In the passage on the subordination period, which entities hold all of the subordinated units?

_TEXT SECTION:_
::::::::::

The subordination period will end on the first business day after we have earned and paid from operating surplus generated in the applicable period at least (i) $1.75 (the minimum quarterly distribution on an annualized basis) on each outstanding common and subordinated unit and the corresponding distribution on our general partner units for each of three consecutive, non-overlapping four quarter periods ending on or after September 30, 2013 or (ii) $0.65625 per quarter (150.0% of the minimum quarterly distribution, which is $2.625 on an annualized basis) on each outstanding common and subordinated unit and the corresponding distributions on our general partner units for any four quarter period ending on or after September 30, 2011, in each case provided there are no arrearages on our common units at that time. In addition, the subordination period will end upon the removal of our general partner other than for cause if the units held by our general partner and its affiliates are not voted in favor of such removal. When the subordination period ends, each outstanding subordinated unit will convert into one common unit and any existing arrearages in payment of the minimum quarterly distribution on the common units will be extinguished. All of our subordinated units are held by AIM Oxford and C&T Coal.

::::::::::

_GIVEN RECORDS:_

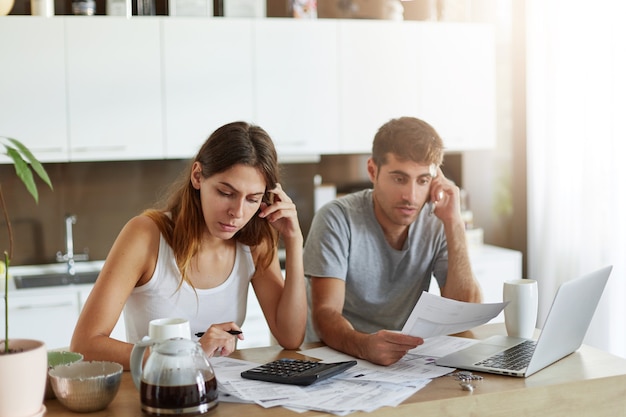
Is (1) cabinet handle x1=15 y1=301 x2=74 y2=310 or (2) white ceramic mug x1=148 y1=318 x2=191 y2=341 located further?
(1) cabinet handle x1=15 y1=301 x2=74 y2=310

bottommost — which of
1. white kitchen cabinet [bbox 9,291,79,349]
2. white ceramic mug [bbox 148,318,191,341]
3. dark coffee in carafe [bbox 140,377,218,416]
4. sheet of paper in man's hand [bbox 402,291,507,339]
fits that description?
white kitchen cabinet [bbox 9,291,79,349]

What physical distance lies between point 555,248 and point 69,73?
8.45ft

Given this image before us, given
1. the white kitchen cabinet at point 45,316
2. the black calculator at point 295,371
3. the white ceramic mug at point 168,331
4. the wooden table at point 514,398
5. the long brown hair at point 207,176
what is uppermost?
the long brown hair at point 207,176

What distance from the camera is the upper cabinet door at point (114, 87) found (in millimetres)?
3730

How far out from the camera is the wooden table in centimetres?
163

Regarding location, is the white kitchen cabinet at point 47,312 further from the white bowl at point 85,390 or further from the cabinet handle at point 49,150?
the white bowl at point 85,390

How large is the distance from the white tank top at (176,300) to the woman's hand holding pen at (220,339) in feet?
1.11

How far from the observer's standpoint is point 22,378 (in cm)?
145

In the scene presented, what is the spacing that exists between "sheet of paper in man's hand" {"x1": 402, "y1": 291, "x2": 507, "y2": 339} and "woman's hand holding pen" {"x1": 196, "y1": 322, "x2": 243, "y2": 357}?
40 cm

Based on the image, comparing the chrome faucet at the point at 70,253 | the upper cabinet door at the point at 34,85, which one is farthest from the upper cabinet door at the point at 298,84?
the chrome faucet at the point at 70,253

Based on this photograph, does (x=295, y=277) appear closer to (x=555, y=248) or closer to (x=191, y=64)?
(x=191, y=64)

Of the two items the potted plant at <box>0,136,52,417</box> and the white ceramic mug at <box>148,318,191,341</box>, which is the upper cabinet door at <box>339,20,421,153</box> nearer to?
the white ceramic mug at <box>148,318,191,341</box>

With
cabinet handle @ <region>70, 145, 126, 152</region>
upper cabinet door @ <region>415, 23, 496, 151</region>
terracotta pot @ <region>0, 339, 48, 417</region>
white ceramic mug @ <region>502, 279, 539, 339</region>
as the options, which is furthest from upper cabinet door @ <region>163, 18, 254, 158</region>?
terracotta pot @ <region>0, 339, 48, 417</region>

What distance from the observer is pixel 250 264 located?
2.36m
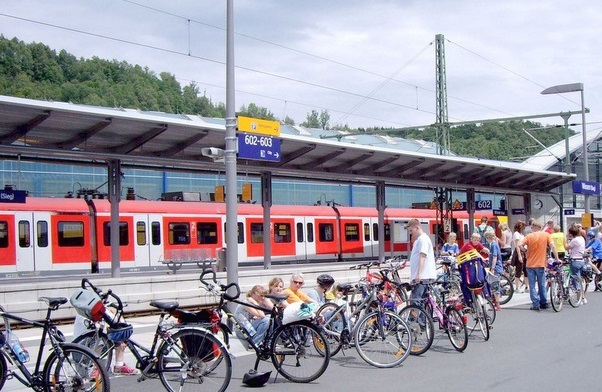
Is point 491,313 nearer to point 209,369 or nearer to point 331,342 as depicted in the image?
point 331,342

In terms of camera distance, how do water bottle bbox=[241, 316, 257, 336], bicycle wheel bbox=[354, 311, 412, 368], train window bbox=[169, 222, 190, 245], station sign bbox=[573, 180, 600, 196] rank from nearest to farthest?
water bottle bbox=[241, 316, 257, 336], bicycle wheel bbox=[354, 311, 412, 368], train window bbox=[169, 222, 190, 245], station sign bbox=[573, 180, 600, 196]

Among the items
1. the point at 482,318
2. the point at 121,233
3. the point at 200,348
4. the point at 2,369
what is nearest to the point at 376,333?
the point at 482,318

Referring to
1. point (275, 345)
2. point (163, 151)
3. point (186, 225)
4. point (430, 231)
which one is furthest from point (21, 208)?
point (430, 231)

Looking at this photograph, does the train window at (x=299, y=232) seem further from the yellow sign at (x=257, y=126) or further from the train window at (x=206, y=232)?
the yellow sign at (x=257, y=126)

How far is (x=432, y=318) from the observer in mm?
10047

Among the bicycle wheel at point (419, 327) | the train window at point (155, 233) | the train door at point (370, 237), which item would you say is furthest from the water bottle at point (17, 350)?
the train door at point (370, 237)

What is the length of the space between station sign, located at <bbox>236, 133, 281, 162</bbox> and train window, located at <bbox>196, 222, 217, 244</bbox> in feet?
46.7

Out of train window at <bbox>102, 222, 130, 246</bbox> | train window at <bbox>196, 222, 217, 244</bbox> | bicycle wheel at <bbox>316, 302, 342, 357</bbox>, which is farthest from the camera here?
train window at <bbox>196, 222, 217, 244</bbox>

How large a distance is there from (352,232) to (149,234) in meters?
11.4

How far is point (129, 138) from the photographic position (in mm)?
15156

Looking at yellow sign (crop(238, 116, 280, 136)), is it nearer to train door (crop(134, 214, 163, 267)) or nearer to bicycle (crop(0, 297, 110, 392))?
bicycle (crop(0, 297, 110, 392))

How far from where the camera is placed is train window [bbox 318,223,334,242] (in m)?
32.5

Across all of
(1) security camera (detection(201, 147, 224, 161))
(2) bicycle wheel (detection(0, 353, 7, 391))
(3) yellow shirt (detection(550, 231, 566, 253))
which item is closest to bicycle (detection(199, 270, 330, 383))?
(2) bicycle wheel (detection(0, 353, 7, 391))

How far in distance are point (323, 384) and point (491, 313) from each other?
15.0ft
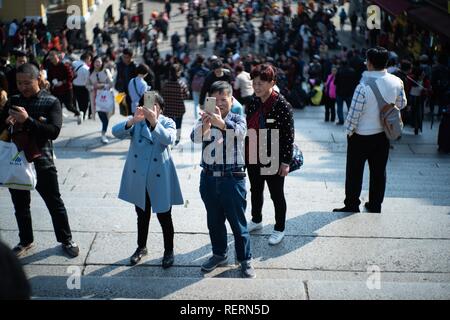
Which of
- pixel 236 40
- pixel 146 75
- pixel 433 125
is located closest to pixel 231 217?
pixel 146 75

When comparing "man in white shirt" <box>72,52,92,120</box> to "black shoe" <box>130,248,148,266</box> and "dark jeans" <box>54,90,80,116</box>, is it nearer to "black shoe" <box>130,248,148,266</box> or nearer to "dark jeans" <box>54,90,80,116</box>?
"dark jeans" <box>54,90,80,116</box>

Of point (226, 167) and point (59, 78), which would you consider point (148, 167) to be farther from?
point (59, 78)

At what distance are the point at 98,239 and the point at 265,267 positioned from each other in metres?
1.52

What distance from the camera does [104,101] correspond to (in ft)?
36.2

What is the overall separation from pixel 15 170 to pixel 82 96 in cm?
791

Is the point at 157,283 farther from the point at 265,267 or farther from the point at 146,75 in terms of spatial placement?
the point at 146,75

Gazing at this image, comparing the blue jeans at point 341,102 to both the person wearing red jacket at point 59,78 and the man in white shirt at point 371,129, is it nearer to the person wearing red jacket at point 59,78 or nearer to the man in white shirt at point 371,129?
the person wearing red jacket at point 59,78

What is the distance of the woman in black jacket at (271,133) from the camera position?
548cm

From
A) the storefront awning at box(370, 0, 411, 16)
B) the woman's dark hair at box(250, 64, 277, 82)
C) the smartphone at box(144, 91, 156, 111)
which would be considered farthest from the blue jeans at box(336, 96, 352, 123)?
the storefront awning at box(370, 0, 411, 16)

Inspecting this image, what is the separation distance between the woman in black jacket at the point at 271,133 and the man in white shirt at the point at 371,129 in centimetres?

::::::::::

_RESPONSE:_ AIM Oxford and C&T Coal.